__Written instruction__
Return the listing below word for word.
.....
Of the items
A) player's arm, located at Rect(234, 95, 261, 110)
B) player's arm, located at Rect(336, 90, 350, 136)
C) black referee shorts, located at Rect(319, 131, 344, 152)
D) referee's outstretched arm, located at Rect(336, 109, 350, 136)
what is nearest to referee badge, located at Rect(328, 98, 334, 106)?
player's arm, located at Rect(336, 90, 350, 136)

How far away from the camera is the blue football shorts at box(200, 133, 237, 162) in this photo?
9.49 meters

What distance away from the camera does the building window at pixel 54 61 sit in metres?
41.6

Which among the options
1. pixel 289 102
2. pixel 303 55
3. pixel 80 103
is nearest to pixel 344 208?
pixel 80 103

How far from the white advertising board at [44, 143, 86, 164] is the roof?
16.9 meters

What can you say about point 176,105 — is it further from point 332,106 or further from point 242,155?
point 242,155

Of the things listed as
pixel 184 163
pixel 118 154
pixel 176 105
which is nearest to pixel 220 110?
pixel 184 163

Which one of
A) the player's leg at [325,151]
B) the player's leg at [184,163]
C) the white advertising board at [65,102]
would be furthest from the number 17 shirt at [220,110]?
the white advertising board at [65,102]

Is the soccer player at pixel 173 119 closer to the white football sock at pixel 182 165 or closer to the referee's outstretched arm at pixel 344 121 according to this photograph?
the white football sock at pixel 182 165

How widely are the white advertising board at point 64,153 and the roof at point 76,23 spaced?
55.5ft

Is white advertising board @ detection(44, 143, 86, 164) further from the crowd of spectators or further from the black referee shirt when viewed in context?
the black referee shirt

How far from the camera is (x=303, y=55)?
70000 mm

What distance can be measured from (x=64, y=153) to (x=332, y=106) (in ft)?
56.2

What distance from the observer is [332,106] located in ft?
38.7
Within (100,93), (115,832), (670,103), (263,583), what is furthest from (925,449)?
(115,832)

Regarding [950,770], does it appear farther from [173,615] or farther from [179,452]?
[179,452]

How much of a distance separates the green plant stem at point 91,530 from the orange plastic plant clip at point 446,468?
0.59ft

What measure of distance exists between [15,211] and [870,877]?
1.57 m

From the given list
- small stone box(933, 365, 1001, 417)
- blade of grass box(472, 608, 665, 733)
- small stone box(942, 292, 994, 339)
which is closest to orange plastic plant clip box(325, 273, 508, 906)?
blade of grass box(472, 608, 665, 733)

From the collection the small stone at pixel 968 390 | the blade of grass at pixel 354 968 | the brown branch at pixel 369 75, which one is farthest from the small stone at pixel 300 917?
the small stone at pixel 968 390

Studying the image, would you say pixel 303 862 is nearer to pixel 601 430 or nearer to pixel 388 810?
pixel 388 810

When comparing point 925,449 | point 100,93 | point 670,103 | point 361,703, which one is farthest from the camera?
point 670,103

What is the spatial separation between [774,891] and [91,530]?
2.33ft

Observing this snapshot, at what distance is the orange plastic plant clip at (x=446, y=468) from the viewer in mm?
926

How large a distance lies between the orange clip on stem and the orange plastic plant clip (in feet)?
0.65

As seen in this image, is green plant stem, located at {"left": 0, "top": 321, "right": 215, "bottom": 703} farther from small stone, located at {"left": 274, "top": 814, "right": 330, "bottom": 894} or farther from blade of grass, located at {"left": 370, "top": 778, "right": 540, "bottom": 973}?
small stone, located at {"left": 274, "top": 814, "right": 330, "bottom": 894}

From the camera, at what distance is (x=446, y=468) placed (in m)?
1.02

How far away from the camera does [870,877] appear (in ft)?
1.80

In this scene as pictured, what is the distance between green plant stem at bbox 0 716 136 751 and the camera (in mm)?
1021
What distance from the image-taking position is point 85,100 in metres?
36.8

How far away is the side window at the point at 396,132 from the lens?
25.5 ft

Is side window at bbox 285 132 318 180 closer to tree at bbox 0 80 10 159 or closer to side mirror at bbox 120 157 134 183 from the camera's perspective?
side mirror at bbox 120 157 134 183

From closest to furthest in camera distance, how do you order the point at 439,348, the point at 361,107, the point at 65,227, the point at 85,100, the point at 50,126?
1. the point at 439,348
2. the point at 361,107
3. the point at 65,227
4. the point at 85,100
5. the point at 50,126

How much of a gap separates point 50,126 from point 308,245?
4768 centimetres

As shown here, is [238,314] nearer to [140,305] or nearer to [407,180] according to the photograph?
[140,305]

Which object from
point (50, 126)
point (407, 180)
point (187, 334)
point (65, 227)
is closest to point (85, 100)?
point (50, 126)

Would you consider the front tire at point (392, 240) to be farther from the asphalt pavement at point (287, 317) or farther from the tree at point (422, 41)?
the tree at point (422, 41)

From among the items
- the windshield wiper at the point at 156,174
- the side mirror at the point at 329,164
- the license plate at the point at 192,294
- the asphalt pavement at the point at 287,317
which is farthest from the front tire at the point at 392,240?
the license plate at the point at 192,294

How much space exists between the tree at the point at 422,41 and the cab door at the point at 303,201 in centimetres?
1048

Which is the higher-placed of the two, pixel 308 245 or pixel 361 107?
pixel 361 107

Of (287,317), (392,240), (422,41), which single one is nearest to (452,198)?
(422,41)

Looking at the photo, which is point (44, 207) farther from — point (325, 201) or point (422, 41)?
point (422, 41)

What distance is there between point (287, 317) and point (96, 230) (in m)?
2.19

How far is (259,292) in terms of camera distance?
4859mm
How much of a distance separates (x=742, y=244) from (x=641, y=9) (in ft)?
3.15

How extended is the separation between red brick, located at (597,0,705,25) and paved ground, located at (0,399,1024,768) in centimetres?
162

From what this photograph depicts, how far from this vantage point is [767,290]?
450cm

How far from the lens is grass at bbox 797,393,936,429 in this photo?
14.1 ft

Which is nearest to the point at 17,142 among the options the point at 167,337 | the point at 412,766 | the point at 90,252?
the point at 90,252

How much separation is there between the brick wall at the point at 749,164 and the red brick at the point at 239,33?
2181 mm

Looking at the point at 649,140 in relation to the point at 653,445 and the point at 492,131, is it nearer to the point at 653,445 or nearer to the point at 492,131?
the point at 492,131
.....
__Result for this exercise__
Of the items
A) player's arm, located at Rect(234, 95, 261, 110)
B) player's arm, located at Rect(336, 90, 350, 136)
C) black referee shorts, located at Rect(319, 131, 344, 152)
D) referee's outstretched arm, located at Rect(336, 109, 350, 136)
what is nearest to referee badge, located at Rect(328, 98, 334, 106)?
player's arm, located at Rect(336, 90, 350, 136)

How far away from the camera is the blue football shorts at box(200, 133, 237, 162) in this photo?
9.49 meters

What distance away from the camera does the building window at pixel 54 61 sit in metres?
41.6

Which among the options
1. pixel 289 102
2. pixel 303 55
3. pixel 80 103
is nearest to pixel 344 208?
pixel 80 103

How far from the white advertising board at [44, 143, 86, 164] is the roof?
16.9 meters

What can you say about point 176,105 — is it further from point 332,106 or further from point 242,155?
point 242,155

Of the things listed as
pixel 184 163
pixel 118 154
pixel 176 105
which is nearest to pixel 220 110?
pixel 184 163

Which one of
A) the player's leg at [325,151]
B) the player's leg at [184,163]
C) the white advertising board at [65,102]
would be furthest from the number 17 shirt at [220,110]?
the white advertising board at [65,102]

Is the soccer player at pixel 173 119 closer to the white football sock at pixel 182 165 or closer to the referee's outstretched arm at pixel 344 121 according to this photograph?
the white football sock at pixel 182 165

How widely are the white advertising board at point 64,153 and the roof at point 76,23 spaced?
55.5ft

Is white advertising board @ detection(44, 143, 86, 164) further from the crowd of spectators or further from the black referee shirt when viewed in context?
the black referee shirt

How far from the camera is (x=303, y=55)?
70000 mm

What distance can be measured from (x=64, y=153) to (x=332, y=106) (in ft)?
56.2

What distance from the observer is [332,106] located in ft?
38.7
Within (100,93), (115,832), (670,103), (263,583), what is furthest from (925,449)?
(115,832)

Regarding [950,770], does it appear farther from [173,615] or farther from [179,452]?
[179,452]

How much of a distance separates the green plant stem at point 91,530 from the orange plastic plant clip at point 446,468?
0.59ft

What measure of distance exists between [15,211] and [870,877]?
1.57 m

From the given list
- small stone box(933, 365, 1001, 417)
- blade of grass box(472, 608, 665, 733)
- small stone box(942, 292, 994, 339)
which is closest to orange plastic plant clip box(325, 273, 508, 906)?
blade of grass box(472, 608, 665, 733)

From the collection the small stone at pixel 968 390 | the blade of grass at pixel 354 968 | the brown branch at pixel 369 75, which one is farthest from the small stone at pixel 300 917?
the small stone at pixel 968 390

Studying the image, would you say pixel 303 862 is nearer to pixel 601 430 or nearer to pixel 388 810?
pixel 388 810

When comparing point 925,449 | point 100,93 | point 670,103 | point 361,703, which one is farthest from the camera?
point 670,103

What is the spatial separation between [774,891] and [91,530]?
2.33ft

Observing this snapshot, at what distance is the orange plastic plant clip at (x=446, y=468) from the viewer in mm?
926

How large a distance lies between the orange clip on stem and the orange plastic plant clip (in feet)?
0.65

As seen in this image, is green plant stem, located at {"left": 0, "top": 321, "right": 215, "bottom": 703} farther from small stone, located at {"left": 274, "top": 814, "right": 330, "bottom": 894} or farther from blade of grass, located at {"left": 370, "top": 778, "right": 540, "bottom": 973}?
small stone, located at {"left": 274, "top": 814, "right": 330, "bottom": 894}

From the camera, at what distance is (x=446, y=468) placed (in m)?
1.02

How far away from the camera does [870,877] appear (in ft)?
1.80

In this scene as pictured, what is the distance between green plant stem at bbox 0 716 136 751 and the camera (in mm)?
1021
What distance from the image-taking position is point 85,100 in metres?
36.8

How far away is the side window at the point at 396,132 from the lens?
25.5 ft

Is side window at bbox 285 132 318 180 closer to tree at bbox 0 80 10 159 or closer to side mirror at bbox 120 157 134 183 from the camera's perspective?
side mirror at bbox 120 157 134 183

From closest to furthest in camera distance, how do you order the point at 439,348, the point at 361,107, the point at 65,227, the point at 85,100, the point at 50,126?
1. the point at 439,348
2. the point at 361,107
3. the point at 65,227
4. the point at 85,100
5. the point at 50,126

How much of a gap separates point 50,126 from point 308,245?
4768 centimetres

As shown here, is [238,314] nearer to [140,305] or nearer to [407,180] according to the photograph?
[140,305]

Which object from
point (50, 126)
point (407, 180)
point (187, 334)
point (65, 227)
is closest to point (85, 100)?
point (50, 126)

Would you consider the front tire at point (392, 240) to be farther from the asphalt pavement at point (287, 317) or farther from the tree at point (422, 41)?
the tree at point (422, 41)

From among the items
- the windshield wiper at the point at 156,174
- the side mirror at the point at 329,164
- the license plate at the point at 192,294
- the asphalt pavement at the point at 287,317
which is farthest from the front tire at the point at 392,240?
the license plate at the point at 192,294

How much space exists between the tree at the point at 422,41 and the cab door at the point at 303,201 in centimetres?
1048

Which is the higher-placed of the two, pixel 308 245 or pixel 361 107?
pixel 361 107

Of (287,317), (392,240), (422,41), which single one is nearest to (452,198)?
(422,41)

Looking at the photo, which is point (44, 207) farther from — point (325, 201) or point (422, 41)?
point (422, 41)

What distance is there between point (287, 317) and point (96, 230) (in m)?
2.19

How far is (259,292) in terms of camera distance?
4859mm
How much of a distance separates (x=742, y=244) from (x=641, y=9) (in ft)?
3.15

How extended is the separation between red brick, located at (597,0,705,25) and paved ground, located at (0,399,1024,768) in centimetres?
162

From what this photograph depicts, how far from this vantage point is [767,290]?
450cm

How far from the lens is grass at bbox 797,393,936,429 in this photo?
14.1 ft

Which is nearest to the point at 17,142 among the options the point at 167,337 | the point at 412,766 | the point at 90,252?
the point at 90,252

How much separation is there between the brick wall at the point at 749,164 and the red brick at the point at 239,33?
2181 mm

Looking at the point at 649,140 in relation to the point at 653,445 and the point at 492,131, is it nearer to the point at 653,445 or nearer to the point at 492,131?
the point at 492,131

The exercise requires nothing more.